▸ **Stated problem**
Rewrite every one of the entries below with "concrete column" changed to "concrete pillar" wherever it occurs, and keep the rest of the text the same.

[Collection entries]
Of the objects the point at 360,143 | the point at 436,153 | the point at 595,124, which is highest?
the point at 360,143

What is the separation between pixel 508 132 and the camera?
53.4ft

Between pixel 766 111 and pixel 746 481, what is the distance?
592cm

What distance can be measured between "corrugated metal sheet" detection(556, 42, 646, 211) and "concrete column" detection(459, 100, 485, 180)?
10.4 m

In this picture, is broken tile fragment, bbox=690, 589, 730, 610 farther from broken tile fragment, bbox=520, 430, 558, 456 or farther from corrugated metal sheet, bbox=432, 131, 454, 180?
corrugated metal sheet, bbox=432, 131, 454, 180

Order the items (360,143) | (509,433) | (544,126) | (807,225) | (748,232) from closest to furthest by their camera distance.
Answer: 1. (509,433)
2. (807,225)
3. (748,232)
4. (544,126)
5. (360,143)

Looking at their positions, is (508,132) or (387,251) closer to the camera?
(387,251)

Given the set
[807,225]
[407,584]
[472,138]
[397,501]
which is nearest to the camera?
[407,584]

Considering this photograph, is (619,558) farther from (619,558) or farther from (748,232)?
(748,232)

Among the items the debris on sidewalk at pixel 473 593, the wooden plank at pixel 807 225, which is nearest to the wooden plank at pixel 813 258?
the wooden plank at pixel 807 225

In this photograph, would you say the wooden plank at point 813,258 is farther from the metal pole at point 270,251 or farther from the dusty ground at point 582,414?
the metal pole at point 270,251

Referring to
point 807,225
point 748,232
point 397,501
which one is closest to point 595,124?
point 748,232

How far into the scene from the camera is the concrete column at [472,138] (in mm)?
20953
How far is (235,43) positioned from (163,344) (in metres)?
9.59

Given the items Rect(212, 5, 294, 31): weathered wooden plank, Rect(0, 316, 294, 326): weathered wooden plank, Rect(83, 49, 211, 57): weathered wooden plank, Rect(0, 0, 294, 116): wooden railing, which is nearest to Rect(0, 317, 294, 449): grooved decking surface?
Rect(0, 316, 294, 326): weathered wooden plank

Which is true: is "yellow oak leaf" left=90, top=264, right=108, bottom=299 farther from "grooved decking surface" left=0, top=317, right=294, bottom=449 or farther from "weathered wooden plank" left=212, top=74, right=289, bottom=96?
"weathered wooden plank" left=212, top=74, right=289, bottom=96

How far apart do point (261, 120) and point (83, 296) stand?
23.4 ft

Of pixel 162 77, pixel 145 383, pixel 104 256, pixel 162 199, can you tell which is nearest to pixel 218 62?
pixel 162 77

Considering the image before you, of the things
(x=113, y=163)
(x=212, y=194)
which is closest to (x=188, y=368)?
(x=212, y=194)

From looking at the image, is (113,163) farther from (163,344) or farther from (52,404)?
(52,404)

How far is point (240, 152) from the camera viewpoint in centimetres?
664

▸ **Full response**
Of the objects the point at 360,143 | the point at 436,153 | the point at 595,124, which is highest?
the point at 360,143

What is the separation between pixel 508 132 and the camera?
53.4ft

Between pixel 766 111 and pixel 746 481, what is the distance?
592cm

What distance can be measured between "corrugated metal sheet" detection(556, 42, 646, 211) and "concrete pillar" detection(459, 100, 485, 180)?
10.4 m

In this picture, is broken tile fragment, bbox=690, 589, 730, 610 farther from broken tile fragment, bbox=520, 430, 558, 456 or farther from corrugated metal sheet, bbox=432, 131, 454, 180?
corrugated metal sheet, bbox=432, 131, 454, 180

Order the items (360,143) | (509,433) | (544,126) | (807,225) | (748,232) from closest to furthest by their camera distance.
Answer: 1. (509,433)
2. (807,225)
3. (748,232)
4. (544,126)
5. (360,143)

Looking at their positions, is (508,132) or (387,251) closer to the camera?
(387,251)

Given the set
[807,225]
[407,584]
[472,138]
[397,501]
which is nearest to the camera?
[407,584]

Considering this photograph, is (619,558) farther from (619,558) or farther from (748,232)?
(748,232)

Among the items the debris on sidewalk at pixel 473 593, the wooden plank at pixel 807 225, which is nearest to the wooden plank at pixel 813 258?
the wooden plank at pixel 807 225

In this photograph, would you say the wooden plank at point 813,258 is farther from the metal pole at point 270,251 or farther from the dusty ground at point 582,414?
the metal pole at point 270,251

Referring to
point 807,225
point 748,232
point 397,501
which one is closest to point 595,124?
point 748,232

How far into the scene from the camera is the concrete pillar at [472,138] (in mm)?
20953
How far is (235,43) positioned from (163,344) (in metres)?
9.59

Given the items Rect(212, 5, 294, 31): weathered wooden plank, Rect(0, 316, 294, 326): weathered wooden plank, Rect(83, 49, 211, 57): weathered wooden plank, Rect(0, 0, 294, 116): wooden railing, which is nearest to Rect(0, 317, 294, 449): grooved decking surface?
Rect(0, 316, 294, 326): weathered wooden plank

Which is true: is "yellow oak leaf" left=90, top=264, right=108, bottom=299 farther from "grooved decking surface" left=0, top=317, right=294, bottom=449 or farther from "weathered wooden plank" left=212, top=74, right=289, bottom=96?
"weathered wooden plank" left=212, top=74, right=289, bottom=96

How far apart do point (261, 120) and point (83, 296) stand?
23.4 ft

Of pixel 162 77, pixel 145 383, pixel 104 256, pixel 162 199, can you tell which is nearest to pixel 218 62?
pixel 162 77

Considering the image before you, of the things
(x=113, y=163)
(x=212, y=194)
which is closest to (x=188, y=368)?
(x=212, y=194)

From looking at the image, is (113,163) farther from (163,344) or farther from (52,404)?
(52,404)

How far is point (240, 152) from the camera viewpoint in centimetres?
664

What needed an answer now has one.